Back in Wichita, Jacob Moellendick was admitted to the hospital after hearing news of the disappearance of the Dallas Spirit and apparent death of his two friends, Erwin and Eichwaldt. Jake’s great gamble had failed, forcing his airplane company into bankruptcy. By contrast, Walter Beech and the Travel Air company had much to celebrate in the victory of Goebel and Davis and the Woolaroc. His great gamble had paid off handsomely, but Walter and the nation deeply lamented the death of six men and one woman in an all-or-nothing dash to Hawaii, a race that 91 years later remains controversial in both its purpose and execution.
After the Woolaroc’s victory in the Dole Air Race, the Travel Air disassembled and shipped it back to California aboard the steamship Monoa. Art Goebel flew the airplane to various cities as part of farewell flight commemorating the aerial journey to Hawaii and its potential to spur transpacific air transportation.
In October, Goebel flew the monoplane to Wichita where he was greeted by hundreds of people. On October 5 he laid the cornerstone for Travel Air’s new factory unit “B,” turned the first spade of dirt for Clyde V. Cessna’s factory, and dedicated the manufacturing and production facilities of Lloyd C. Stearman’s airplane factory north of the city.

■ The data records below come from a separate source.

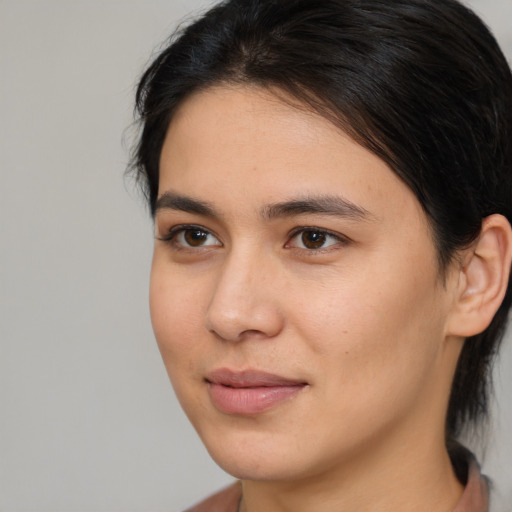 Joyful latino young-adult female with medium  brown hair and brown eyes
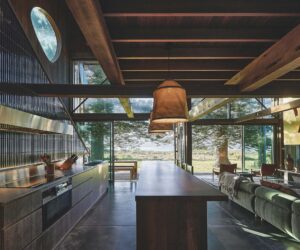 The kitchen forms the central zone, with a large island made from reclaimed teak acting as both bench and dining table, photographed for issue 107: Weather Withall by Zella Casey Brown.
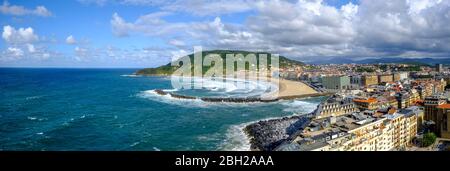 Espagne, Gipuzkoa, San Sebastian, Panorama des bâtiments de la ville entourant la plage de Zurriola avec colline d'Urgull en arrière-plan Banque D'Images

Late in the next year, 1928, Goebel had the Woolaroc removed from temporary storage. It was flown to Wichita where Walter Beech and his engineers directed a series of major modifications in an attempt to turn the monoplane into a cross-country speedster. The Wright J5CA was replaced by a Pratt & Whitney Wasp Jr. rated at 400 horsepower, fuel tanks were added that increased capacity to 600 gallons, and the cockpit was relocated aft where the navigator’s station had been for the Dole Race. The airplane had a maximum speed of 160 mph – too slow to be a serious contender – and in 1929 the airplane was restored to Dole race configuration and placed on static display at the Frank Phillips Museum in Bartlesville, Oklahoma, where it remained for decades. In the mid-1980s the airplane was fully restored and suspended from the ceiling in a special room dedicated to the race to Hawaii.
As for the Oklahoma, early in September 1927 Bennett Griffin flew the ship to Wichita where the original Wright Whirlwind was replaced with a new engine. In January 1928, Griffin contacted Walter Beech about modifying the airplane for an attempt to set a new endurance record. Fuel tanks were installed that held 525 gallons of fuel, and the ship was renamed Peerless Princess. The endurance attempt was not made, and by the early 1930s the aging Travel Air had disappeared from history.